Furthermore, it may be possible to investigate the As adsorption capacity of individual soils and to use soils with a high As adsorption capacity as a natural adsorbent to prevent the spread of As contamination. However, the soil used as an As adsorption barrier must be risk-managed as As-contaminated soil, and trade-offs and risks must be considered to establish sustainable As treatment processes. Based on the premise that used adsorbents are appropriately processed and managed, examining the characteristics of the nearby soil when planning the location of a waste disposal site is very important to ensure sustainable safety, considering all steps from As purification using adsorbents to the disposal of spent adsorbents containing As.

Finally, among all the soils tested in this study, the spent adsorbents containing As(III) had lower environmental stability than those containing As(V) reported in a previous study [39]. This result indicates that oxidizing As(III) to As(V) before adsorbing As onto adsorbents is advisable.
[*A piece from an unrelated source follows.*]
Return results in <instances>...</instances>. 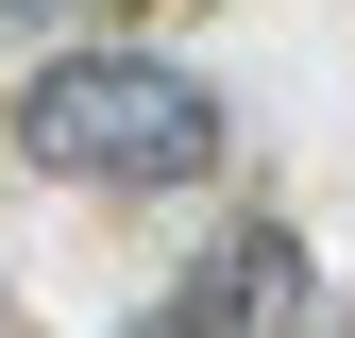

Furthermore, MgO is strongly recommended as an adsorbent for As, because it exhibits high environmental stability for all soils.

5. Conclusions

Focusing on As(III), which is more toxic than As(V), leaching tests were conducted in this study involving four types of spent adsorbents containing As(III), five types of soil, and two types of ion-exchange water with different pH values. A slight difference was observed in E_AS due to solvent pH, whereas E_AS varied greatly depending on both type of adsorbent and type of soil. Focusing on the soil type, E_AS followed the order of MgO << Mg(OH)₂ ≈ Ca(OH)₂ ≈ CaO in Ku, MgO < Ca(OH)₂ ≤ Mg(OH)₂, CaO in YF, MgO < Mg(OH)₂ << Ca(OH)₂ < CaO in NS and Ka, and MgO << Ca(OH)₂ < Mg(OH)₂ < CaO in RS and MS. Focusing on the spent adsorbent type, E_AS followed the order of YF < Ku ≤ MS < Ka < RS < NS for MgO, YF < Ka < Ku ≤ NS ≤ RS ≤ MS for Mg(OH)₂, YF < Ku < RS < MS < Ka < NS for CaO, and YF < RS ≤ Ku ≤ MS < Ka < NS for Ca(OH)₂. For both the spent Mg-based and Ca-based adsorbents, the E_AS values were clearly higher for the spent adsorbents containing As(III) than for those containing As(V) reported in a previous study [39]. Therefore, the risk of As leaching in soil was evaluated as being higher for the spent adsorbents containing As(III) than for those containing As(V). Although the ease of leaching As from the adsorbent differed depending on the combination of soil type and As valence, the spent MgO adsorbent had the lowest E_AS in all the combinations. Finally, regarding environmentally friendly and sustainable As-removal treatment, disposal, and management, we recommend the following: (i) selection of MgO as an adsorbent and (ii) oxidation treatment of As(III) to As(V) before the step of adsorbing As onto adsorbents.

The amount of As leached from the used adsorbent is expected to vary depending on the ratio of the spent adsorbent to both soil and liquid. Therefore, as a near future challenge, it will be important to conduct leaching tests with these mixing ratios as experimental parameters. Additionally, to estimate the long-term stability of spent adsorbents, it will be necessary to investigate how the valence and state (mineralogy) of As incorporated into spent adsorbents change in soil.